Position: Consultant on public procurement- Supplier side
Organisation: Value in Tenders
“There is so much outstanding expertise in the health purchasing departments and, additionally, the whole Health Procurement Ecosystem.”
What is your professional background and which country insights do you share with us?
I work at European level:
- From a strategic tender perspective (supporting companies to develop pre-tender strategies). I matured experiences in all EU Countries.
- From a practical perspective (supporting companies to answer to market consultations) I’ve developed more experiences in Italy, UK and Sweden.
How is procurement in healthcare being organised in your country?
In Italy there is a high level of concentration. The Italian procurement system moved from Hospital Procurement to centralized procurement in a couple of years. Today healthcare public procurement is performed by 21 regional and one national procurement body. I saw the same transformation in UK with one centralised procurement body (Tower) basically dealing for all Hospital supplies. In Sweden I see a lower level of centralisation with local municipal purchasing bodies acting for smaller areas.

» Records:

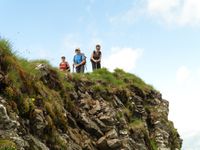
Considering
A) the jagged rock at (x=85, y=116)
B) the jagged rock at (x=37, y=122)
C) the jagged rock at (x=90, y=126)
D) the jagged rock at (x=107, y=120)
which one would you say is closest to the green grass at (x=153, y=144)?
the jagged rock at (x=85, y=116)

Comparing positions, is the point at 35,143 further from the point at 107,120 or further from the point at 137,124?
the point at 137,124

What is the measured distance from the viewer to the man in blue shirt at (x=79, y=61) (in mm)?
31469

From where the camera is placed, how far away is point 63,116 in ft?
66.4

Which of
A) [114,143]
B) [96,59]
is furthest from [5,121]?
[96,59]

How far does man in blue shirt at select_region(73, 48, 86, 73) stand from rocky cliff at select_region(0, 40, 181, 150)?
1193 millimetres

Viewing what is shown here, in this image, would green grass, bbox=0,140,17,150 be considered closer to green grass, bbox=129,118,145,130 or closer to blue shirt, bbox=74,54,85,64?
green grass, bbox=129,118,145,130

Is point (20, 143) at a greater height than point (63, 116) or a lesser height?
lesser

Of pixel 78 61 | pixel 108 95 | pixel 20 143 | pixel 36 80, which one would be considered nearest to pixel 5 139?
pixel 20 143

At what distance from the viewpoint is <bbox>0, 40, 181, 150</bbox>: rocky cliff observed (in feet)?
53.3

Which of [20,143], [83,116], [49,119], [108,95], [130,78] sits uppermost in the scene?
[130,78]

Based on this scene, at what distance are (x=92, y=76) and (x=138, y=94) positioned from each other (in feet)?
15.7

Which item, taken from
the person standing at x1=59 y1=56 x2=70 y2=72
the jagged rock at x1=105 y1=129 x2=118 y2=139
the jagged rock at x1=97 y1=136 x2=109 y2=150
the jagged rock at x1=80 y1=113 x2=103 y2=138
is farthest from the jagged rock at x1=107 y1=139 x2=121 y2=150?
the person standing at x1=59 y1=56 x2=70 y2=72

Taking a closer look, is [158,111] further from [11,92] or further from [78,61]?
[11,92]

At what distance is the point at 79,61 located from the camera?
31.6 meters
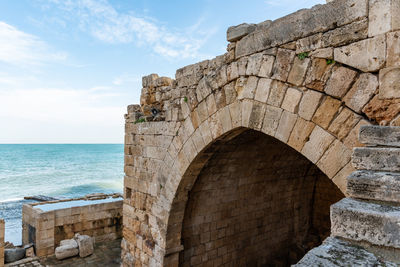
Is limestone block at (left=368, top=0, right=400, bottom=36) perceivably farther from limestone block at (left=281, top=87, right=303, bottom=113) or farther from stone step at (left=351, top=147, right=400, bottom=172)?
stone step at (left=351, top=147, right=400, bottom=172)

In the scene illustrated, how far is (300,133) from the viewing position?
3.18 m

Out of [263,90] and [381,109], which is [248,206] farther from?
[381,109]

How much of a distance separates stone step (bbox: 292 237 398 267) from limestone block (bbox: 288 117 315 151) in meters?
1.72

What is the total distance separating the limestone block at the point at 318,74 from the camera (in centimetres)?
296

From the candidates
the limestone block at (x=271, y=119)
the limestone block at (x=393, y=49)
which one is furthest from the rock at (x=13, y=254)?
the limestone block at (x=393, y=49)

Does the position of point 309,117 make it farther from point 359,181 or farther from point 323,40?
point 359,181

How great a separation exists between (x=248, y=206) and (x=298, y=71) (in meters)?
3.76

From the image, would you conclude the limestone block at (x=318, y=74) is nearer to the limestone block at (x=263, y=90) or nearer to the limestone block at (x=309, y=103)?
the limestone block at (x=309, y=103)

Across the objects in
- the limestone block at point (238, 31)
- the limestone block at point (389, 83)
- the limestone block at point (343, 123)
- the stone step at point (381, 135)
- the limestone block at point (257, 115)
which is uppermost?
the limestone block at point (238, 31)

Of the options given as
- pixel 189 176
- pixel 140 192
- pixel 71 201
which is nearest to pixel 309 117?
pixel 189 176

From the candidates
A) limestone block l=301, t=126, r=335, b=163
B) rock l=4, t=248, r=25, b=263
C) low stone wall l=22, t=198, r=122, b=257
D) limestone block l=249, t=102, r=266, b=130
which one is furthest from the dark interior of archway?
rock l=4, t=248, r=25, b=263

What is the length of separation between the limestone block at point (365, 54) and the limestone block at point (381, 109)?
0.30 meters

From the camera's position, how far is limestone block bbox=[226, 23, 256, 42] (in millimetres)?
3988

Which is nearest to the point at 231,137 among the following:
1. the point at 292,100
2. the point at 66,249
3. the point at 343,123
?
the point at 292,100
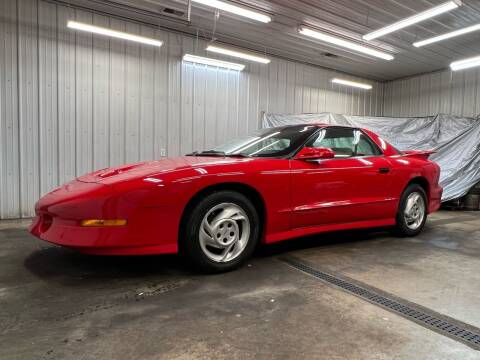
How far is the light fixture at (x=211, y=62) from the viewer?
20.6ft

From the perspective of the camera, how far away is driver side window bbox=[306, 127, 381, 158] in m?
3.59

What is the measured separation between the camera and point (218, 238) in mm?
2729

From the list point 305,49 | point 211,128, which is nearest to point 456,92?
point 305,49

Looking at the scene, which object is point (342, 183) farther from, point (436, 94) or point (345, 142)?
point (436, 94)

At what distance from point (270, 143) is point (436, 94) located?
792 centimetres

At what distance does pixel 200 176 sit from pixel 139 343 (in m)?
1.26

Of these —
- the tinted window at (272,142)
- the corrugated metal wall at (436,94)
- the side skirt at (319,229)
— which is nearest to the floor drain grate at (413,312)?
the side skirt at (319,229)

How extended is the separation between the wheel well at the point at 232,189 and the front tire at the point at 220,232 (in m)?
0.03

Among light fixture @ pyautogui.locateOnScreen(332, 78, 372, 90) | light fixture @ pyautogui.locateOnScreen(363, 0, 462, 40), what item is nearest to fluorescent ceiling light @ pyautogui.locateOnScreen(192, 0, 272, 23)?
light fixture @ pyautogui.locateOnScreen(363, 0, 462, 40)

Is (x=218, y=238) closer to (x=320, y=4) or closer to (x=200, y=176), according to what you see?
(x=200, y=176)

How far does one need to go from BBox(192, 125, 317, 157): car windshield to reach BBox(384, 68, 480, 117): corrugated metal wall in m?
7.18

» Activity: According to the procurement interview above, which bodies currently perform healthcare public procurement in Italy?

» Task result: Twenty-one regional procurement bodies and one national procurement body.